Second moment: adaptive rate
The second moment \(v\) is an EMA of the squared gradient:
$$v_t = \beta_2 \cdot v_{t-1} + (1 - \beta_2) \cdot g_t^2$$
With \(\beta_2 = 0.99\), this tracks the recent magnitude of the gradient (regardless of direction). A parameter with large, noisy gradients will have a large \(v\). A parameter with small, stable gradients will have a small \(v\).
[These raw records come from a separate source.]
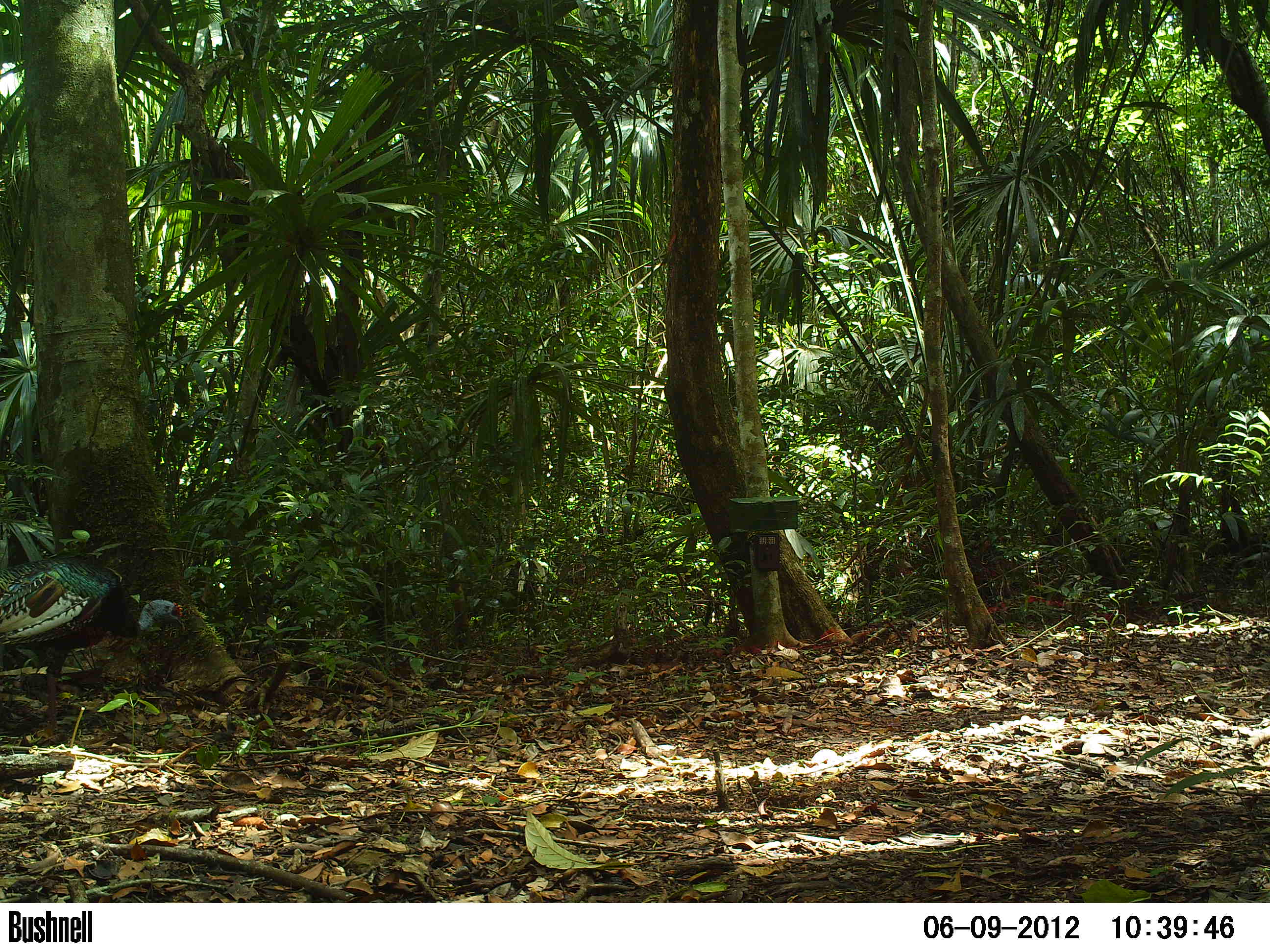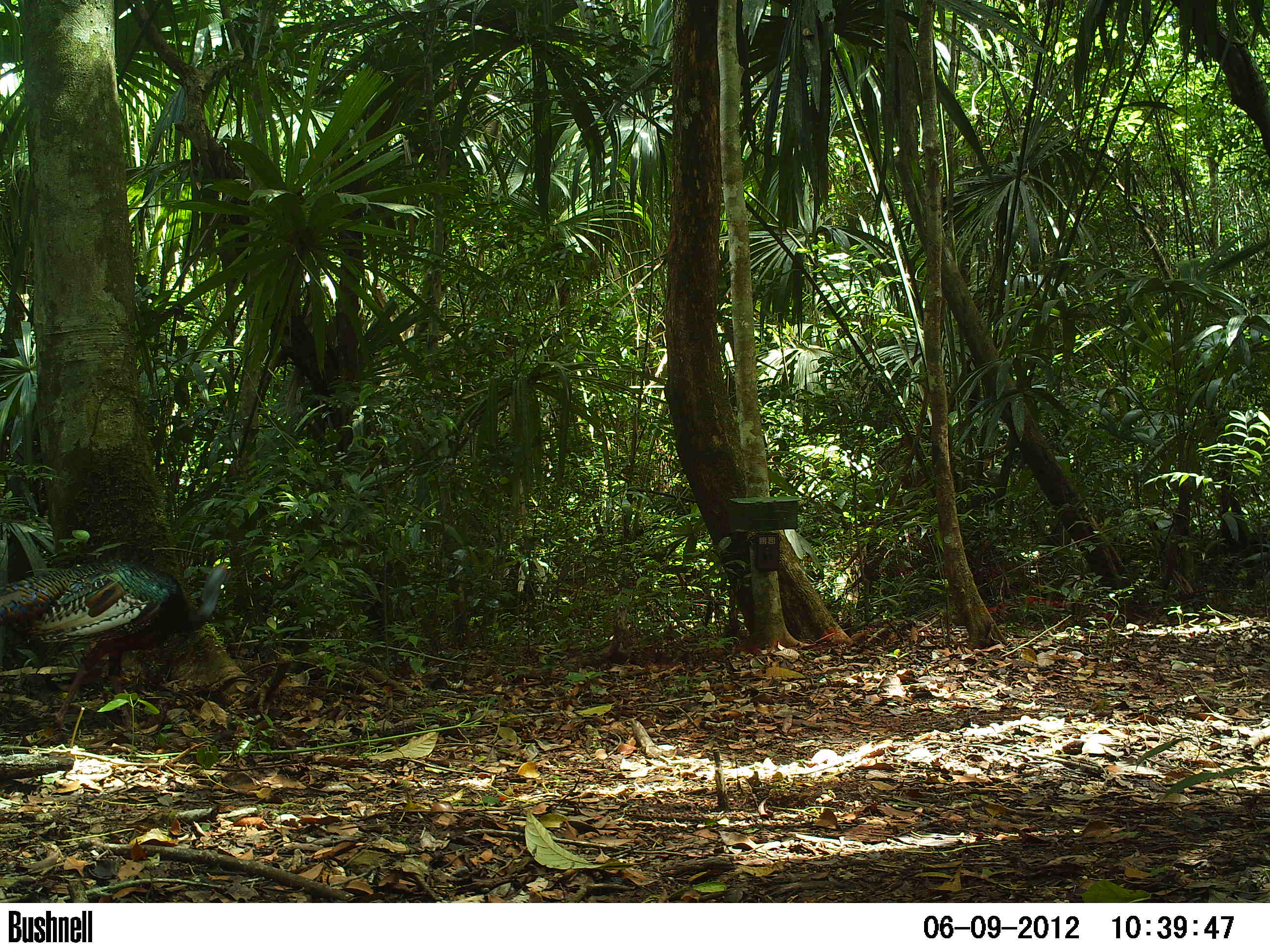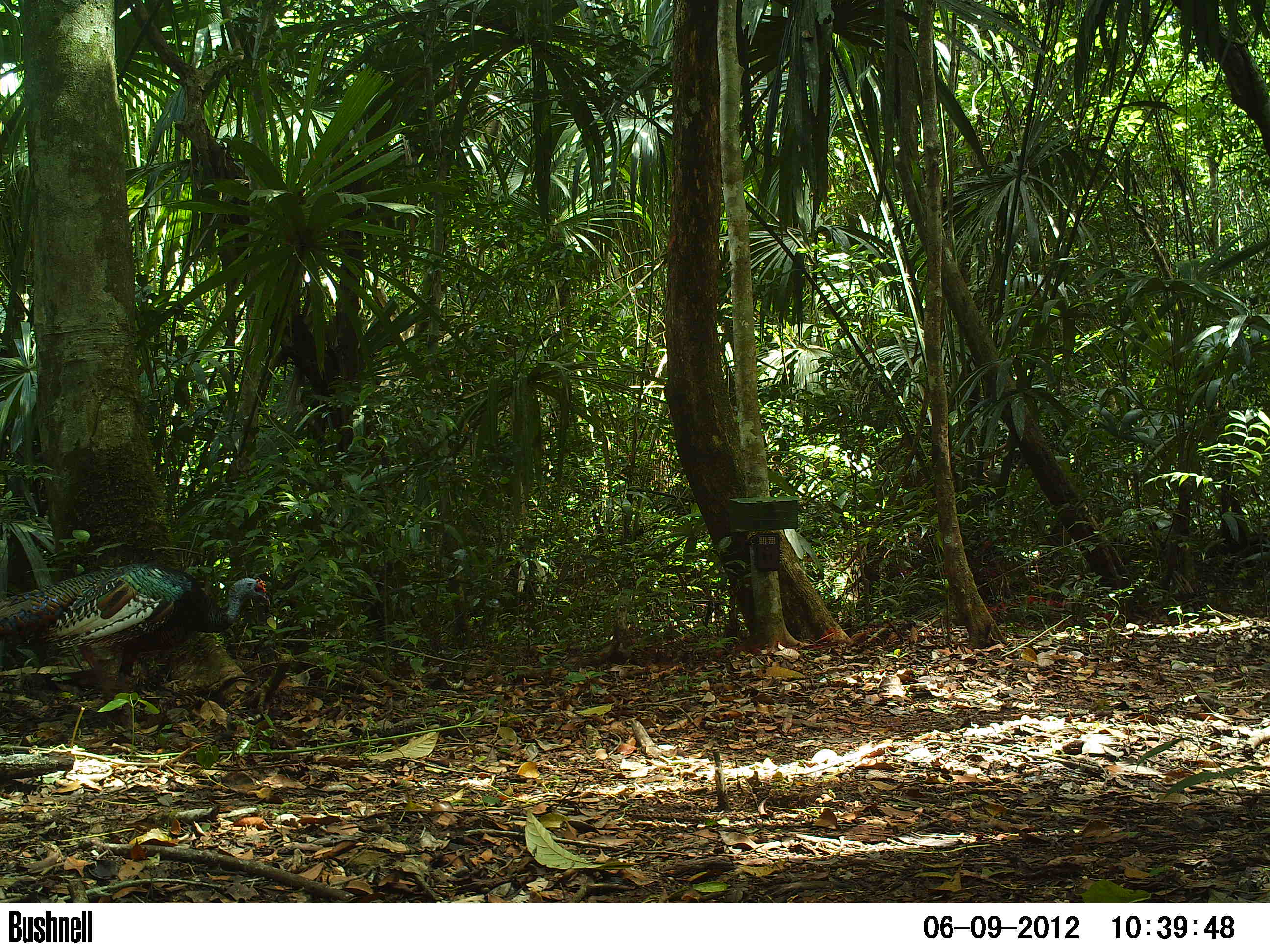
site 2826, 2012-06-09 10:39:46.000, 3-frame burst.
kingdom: Animalia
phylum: Chordata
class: Aves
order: Galliformes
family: Phasianidae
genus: Meleagris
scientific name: Meleagris ocellata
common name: ocellated turkey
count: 1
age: adult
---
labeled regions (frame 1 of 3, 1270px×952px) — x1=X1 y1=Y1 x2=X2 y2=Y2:
meleagris ocellata: x1=0 y1=556 x2=186 y2=737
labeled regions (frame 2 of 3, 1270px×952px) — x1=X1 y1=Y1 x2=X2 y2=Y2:
meleagris ocellata: x1=0 y1=556 x2=235 y2=737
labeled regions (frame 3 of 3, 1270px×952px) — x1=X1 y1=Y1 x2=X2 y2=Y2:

The update divides by \(\sqrt{v}\) — so parameters with large \(v\) take smaller steps, and parameters with small \(v\) take larger steps. Each parameter automatically gets a step size matched to its gradient’s scale.
Bias correction
Both \(m\) and \(v\) start at zero and are multiplied by \(\beta\) each step, so they’re biased toward zero early in training. Adam corrects for this:
$$\hat{m}_t = \frac{m_t}{1 - \beta_1^t} \qquad \hat{v}_t = \frac{v_t}{1 - \beta_2^t}$$
At step 1, \(1 - \beta_1^1 = 0.15\), so \(\hat{m}_t = m_t / 0.15\) — a large correction. By step 100, \(1 - \beta_1^{100} \approx 1.0\) — the correction vanishes. This ensures the first few updates aren’t artificially small.
The full update
Putting it all together, Adam’s update rule for each parameter is:
$$\theta_t = \theta_{t-1} - \alpha_t \cdot \frac{\hat{m}_t}{\sqrt{\hat{v}_t} + \epsilon}$$
where \(\alpha_t\) is the learning rate (with decay), \(\hat{m}_t\) provides direction and momentum, \(\sqrt{\hat{v}_t}\) provides per-parameter scaling, and \(\epsilon\) (a tiny constant like \(10^{-8}\)) prevents division by zero.